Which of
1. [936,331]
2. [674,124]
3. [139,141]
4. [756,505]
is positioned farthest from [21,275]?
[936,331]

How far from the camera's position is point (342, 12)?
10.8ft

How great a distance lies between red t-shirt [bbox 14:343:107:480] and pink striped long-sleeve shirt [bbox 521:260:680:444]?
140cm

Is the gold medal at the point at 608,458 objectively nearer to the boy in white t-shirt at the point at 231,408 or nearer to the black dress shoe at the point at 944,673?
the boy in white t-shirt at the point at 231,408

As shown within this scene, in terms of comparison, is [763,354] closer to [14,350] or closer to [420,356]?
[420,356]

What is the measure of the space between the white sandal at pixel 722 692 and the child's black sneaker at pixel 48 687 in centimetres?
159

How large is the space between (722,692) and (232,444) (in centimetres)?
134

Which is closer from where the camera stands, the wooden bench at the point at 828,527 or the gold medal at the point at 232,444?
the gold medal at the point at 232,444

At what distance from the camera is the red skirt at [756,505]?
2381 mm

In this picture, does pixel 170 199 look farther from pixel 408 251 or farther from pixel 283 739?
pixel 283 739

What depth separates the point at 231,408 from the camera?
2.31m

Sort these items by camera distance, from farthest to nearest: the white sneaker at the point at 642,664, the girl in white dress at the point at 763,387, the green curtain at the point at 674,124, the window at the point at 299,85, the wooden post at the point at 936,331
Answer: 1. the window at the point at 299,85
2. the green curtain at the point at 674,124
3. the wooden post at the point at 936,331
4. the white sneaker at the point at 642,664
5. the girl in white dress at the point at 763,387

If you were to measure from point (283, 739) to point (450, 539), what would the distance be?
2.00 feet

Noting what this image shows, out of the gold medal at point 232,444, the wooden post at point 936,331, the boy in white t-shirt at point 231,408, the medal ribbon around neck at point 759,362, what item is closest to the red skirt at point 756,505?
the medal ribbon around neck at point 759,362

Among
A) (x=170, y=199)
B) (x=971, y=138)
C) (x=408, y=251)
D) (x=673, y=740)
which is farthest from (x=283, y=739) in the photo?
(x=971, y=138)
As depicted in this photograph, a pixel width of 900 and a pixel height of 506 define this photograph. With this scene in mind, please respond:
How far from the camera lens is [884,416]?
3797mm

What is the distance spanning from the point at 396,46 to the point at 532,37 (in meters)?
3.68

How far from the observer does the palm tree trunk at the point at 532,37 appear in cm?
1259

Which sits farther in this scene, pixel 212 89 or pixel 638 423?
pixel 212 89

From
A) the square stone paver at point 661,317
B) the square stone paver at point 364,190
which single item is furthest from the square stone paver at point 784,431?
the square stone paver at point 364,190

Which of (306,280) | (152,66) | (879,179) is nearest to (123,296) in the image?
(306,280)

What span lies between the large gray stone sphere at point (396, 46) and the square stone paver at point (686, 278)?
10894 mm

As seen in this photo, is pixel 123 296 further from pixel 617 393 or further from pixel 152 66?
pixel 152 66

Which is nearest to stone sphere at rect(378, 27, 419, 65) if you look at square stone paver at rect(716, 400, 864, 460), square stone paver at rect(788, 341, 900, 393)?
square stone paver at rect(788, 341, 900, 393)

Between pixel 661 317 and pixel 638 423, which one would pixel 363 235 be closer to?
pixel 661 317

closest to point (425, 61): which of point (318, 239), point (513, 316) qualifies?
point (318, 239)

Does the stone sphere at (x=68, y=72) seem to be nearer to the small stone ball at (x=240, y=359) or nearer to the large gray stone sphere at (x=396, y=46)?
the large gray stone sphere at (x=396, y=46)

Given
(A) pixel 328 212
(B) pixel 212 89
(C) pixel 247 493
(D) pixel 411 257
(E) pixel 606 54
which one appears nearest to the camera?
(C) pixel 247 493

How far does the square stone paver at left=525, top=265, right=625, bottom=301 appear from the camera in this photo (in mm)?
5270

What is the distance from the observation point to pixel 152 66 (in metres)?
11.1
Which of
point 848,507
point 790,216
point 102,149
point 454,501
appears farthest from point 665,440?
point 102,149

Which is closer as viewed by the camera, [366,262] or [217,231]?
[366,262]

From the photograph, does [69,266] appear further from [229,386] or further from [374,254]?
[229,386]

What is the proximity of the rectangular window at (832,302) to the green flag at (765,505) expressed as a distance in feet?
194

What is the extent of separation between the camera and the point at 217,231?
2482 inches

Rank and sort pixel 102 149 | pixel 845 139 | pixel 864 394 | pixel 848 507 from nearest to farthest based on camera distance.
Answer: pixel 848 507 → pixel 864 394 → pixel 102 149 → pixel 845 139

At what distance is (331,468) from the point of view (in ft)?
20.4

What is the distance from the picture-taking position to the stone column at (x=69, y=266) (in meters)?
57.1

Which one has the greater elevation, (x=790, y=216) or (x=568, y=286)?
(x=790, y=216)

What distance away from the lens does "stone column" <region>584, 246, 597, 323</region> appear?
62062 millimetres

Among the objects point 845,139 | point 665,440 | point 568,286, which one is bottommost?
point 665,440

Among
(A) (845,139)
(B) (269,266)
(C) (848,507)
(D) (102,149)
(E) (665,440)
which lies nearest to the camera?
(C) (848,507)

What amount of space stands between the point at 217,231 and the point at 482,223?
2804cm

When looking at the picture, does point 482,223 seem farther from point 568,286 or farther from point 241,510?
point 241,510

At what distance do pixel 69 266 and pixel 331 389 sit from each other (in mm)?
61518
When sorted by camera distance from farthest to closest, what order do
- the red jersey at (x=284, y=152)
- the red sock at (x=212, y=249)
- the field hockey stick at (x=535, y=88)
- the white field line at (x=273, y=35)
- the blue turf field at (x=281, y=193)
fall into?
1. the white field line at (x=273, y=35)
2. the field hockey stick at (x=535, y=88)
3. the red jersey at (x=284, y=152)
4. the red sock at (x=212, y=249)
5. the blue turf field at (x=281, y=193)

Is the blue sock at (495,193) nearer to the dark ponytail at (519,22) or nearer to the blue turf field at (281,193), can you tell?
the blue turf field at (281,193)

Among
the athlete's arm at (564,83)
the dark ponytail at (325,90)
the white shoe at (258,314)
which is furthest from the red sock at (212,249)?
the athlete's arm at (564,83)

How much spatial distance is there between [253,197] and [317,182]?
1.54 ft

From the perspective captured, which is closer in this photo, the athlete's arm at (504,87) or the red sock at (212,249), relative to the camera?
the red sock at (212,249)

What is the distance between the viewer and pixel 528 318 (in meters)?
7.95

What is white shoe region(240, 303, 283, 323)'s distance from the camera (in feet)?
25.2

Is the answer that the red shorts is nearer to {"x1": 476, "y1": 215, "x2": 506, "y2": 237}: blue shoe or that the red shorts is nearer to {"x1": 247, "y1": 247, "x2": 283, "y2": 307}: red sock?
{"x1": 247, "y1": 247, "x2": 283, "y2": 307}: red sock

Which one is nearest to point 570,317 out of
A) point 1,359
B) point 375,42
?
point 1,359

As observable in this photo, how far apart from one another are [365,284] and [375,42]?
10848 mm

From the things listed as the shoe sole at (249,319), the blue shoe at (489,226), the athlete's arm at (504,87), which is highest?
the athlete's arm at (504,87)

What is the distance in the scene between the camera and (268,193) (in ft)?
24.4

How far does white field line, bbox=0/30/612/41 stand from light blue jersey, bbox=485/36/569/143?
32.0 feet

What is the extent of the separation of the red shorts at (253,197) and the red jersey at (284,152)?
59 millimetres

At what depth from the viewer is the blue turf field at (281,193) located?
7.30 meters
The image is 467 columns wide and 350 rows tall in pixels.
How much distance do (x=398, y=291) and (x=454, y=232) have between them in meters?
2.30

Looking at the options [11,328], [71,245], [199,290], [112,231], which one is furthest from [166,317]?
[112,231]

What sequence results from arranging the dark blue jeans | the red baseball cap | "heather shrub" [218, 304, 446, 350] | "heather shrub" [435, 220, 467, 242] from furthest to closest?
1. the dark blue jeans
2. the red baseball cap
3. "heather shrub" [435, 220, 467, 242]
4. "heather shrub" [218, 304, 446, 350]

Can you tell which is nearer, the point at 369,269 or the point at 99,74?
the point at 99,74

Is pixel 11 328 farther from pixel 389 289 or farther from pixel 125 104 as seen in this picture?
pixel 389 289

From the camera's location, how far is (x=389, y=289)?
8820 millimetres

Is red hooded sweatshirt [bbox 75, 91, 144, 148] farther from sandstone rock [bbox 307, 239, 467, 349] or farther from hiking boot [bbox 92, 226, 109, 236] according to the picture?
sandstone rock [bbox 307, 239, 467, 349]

************

## [EXERCISE BRIEF]
Quote verbatim the line containing "Can you tell which" and every line after it through the end of the records above.

## [WRITTEN RESPONSE]
Can you tell which is nearer, the point at 369,269 or the point at 99,74?
the point at 99,74

Is pixel 11 328 farther from pixel 389 289 or farther from pixel 125 104 as seen in this picture?
pixel 389 289

From the camera's location, how far is (x=389, y=289)?
8820 millimetres

Is red hooded sweatshirt [bbox 75, 91, 144, 148] farther from sandstone rock [bbox 307, 239, 467, 349] or farther from hiking boot [bbox 92, 226, 109, 236] according to the picture?
sandstone rock [bbox 307, 239, 467, 349]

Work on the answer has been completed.